Technical Abstract: Campylobacter is the leading cause of acute bacterial gastroenteritis worldwide. Better cultural recovery methods for Campylobacter spp. are needed in order to accurately develop an understanding of the epidemiology and ecology of this organism in poultry. The objective of this study was to compare a traditionally used culture method (Bolton’s enrichment broth containing lysed horse blood) to a newly developed proprietary Tecra® Campylobacter enrichment broth for the recovery of Campylobacter spp. from chicken carcass rinses. A total of 390 carcass rinse samples from four different locations on the processing line were taken from 17 processing plants located throughout the United States. An aliquot of the rinse from each sample was put into Bolton’s and Tecra® enrichment broths and standard laboratory procedures using Campy Cefex plates were followed for the recovery of Campylobacter spp. For all carcass rinse samples, Campylobacter spp. were recovered from 84% (328/390) of the rinse samples in Tecra® enrichment broth and from 67% (261/390) of the rinse samples in Bolton enrichment broth.

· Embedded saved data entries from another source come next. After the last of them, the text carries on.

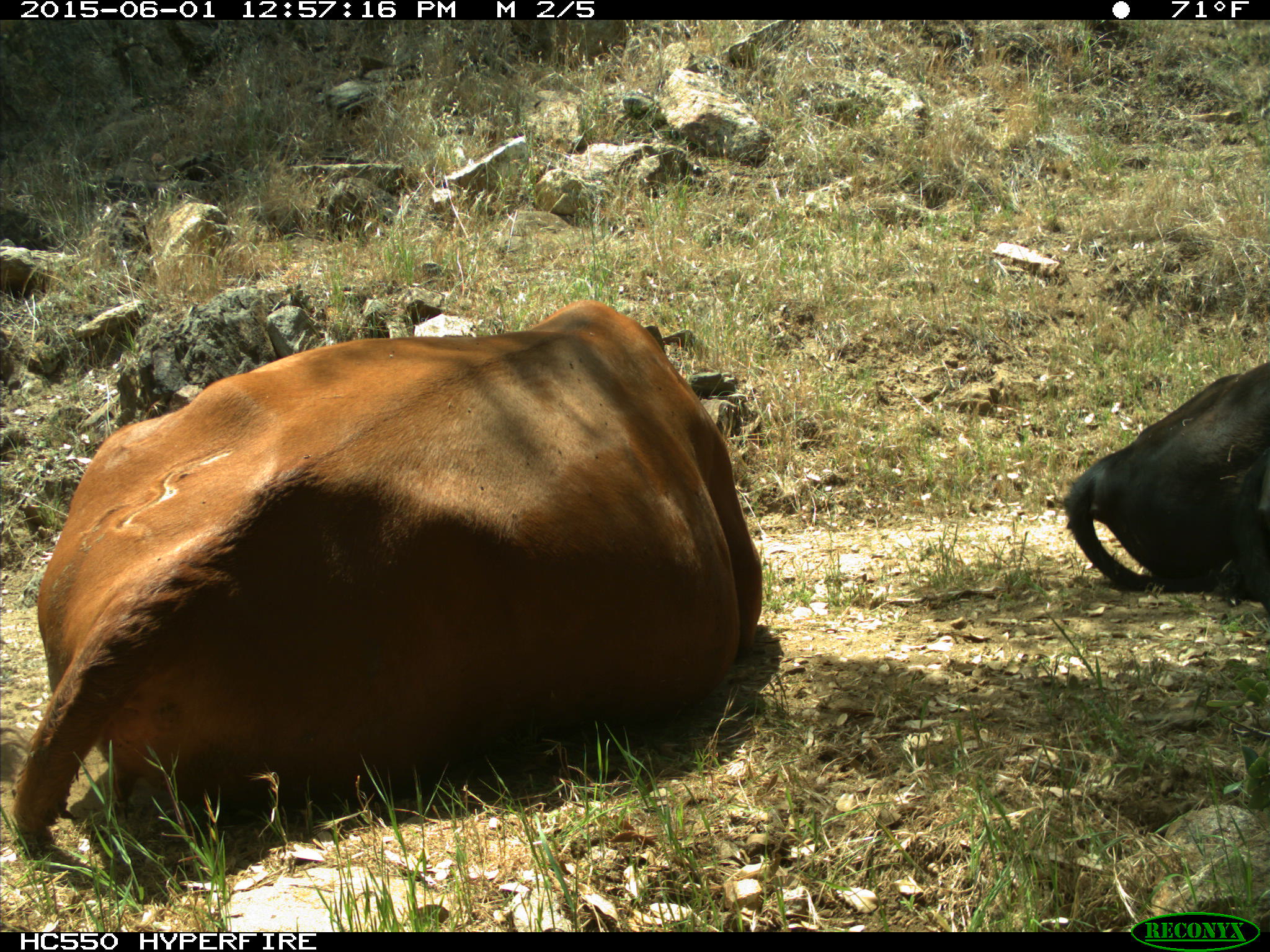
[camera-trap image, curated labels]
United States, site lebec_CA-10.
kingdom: Animalia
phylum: Chordata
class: Mammalia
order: Artiodactyla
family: Bovidae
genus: Bos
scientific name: Bos taurus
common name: domestic cow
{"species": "Bos taurus (domestic cow)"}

Evaluation of background microflora on Cefex plates showed that Tecra® enrichment broth significantly (p>0.05) reduced the background microflora when compared to Bolton’s enrichment broth. Tecra enrichment broth yielded 17% more positive samples than did Bolton’s enrichment broth, primarily because the level of background microflora on Cefex plates were reduced making it easier to identify suspect Campylobacter colony forming units. In this study, Tecra enrichment broth proved to be superior overall to the presently used conventional cultural method for the detection of Campylobacter spp. in chicken carcass rinses.